CONSIGNE → Rédigez la suite du texte consacré à David Ricardo et à la quantité de travail, en reprenant juste après la citation qui le clôt.

Comment David Ricardo retombe toujours à pieds joints sur la quantité de travail

par Michel J. Cuny
mardi 12 novembre 2024

Outre que le prix de marché, cette écume que la loi de l'offre et de la demande produit par-dessus le flot de la valeur d'échange, réelle, naturelle, peut réussir à présenter comme équivalentes des marchandises incorporant des quantités de travail différentes, il est le seul instrument dont nous disposons pour nous repérer économiquement parmi l'ensemble des produits. Cela se retrouve dans la gestion même de la production et des choix dont elle est l'objet. Par ses variations de niveau, le prix de marché aide à distinguer les bonnes ou les moins bonnes occasions d'investir. C'est ce que nous rappelle David Ricardo :

« Ce n'est qu'en raison de telles variations que le capital est parfaitement réparti dans les quantités requises, et sans plus, entre les productions des diverses marchandises demandées. Lorsque le prix augmente ou diminue, les profits dépassent leur niveau général ou tombent en deçà ; le capital est alors attiré vers les emplois où la variation de prix s'est produite, ou en est détourné. » (Idem, page 109.)

EXTRAIT DE DONNÉES →
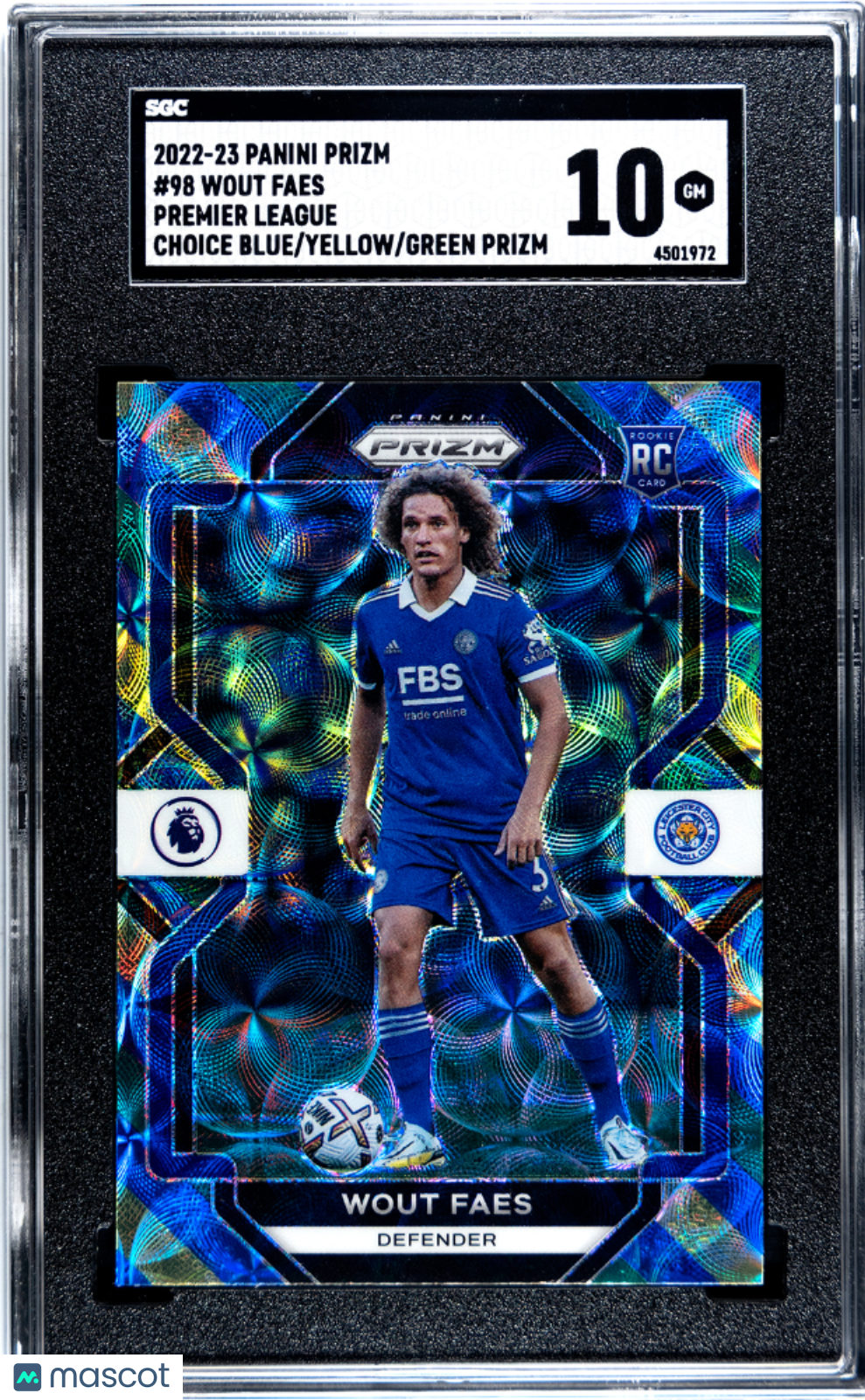 2022 Panini Prizm Premier League Wout Faes #98 Choice Blue Yellow Green SGC 10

RÉPONSE →
Nous retrouvons bien, là, le balancement permanent entre l'offre et la demande... Et même une certaine façon pour le capital de se répartir...

L'analyse économique ne peut cependant se satisfaire de la seule observation des processus tels qu'ils apparaissent à nos regards et à notre expérience quotidienne. Il s'agit, pour elle, de saisir les systèmes de causalité qui sont sous-jacents. Pour David Ricardo, cela consiste à revenir à ce qui fait véritablement loi scientifique sous cette loi d'occasion qu'est celle de l'offre et de la demande : la question des quantités de travail, et donc la redoutable question de la survie du travailleur...
« Avec le progrès de la société, le prix naturel du travail a toujours tendance à augmenter, car l'une des principales marchandises qui règle ce prix tend à devenir plus chère en raison de sa plus grande difficulté de production. Cependant, les améliorations dans l'agriculture ou la découverte de nouveaux marchés d'où on peut importer des vivres, peuvent, pendant un temps contrecarrer la tendance à l'augmentation du prix des biens nécessaires, et même provoquer une baisse de leur prix naturel  ; les mêmes causes produiront des effets comparables sur le prix naturel du travail. » (Idem, page 114.)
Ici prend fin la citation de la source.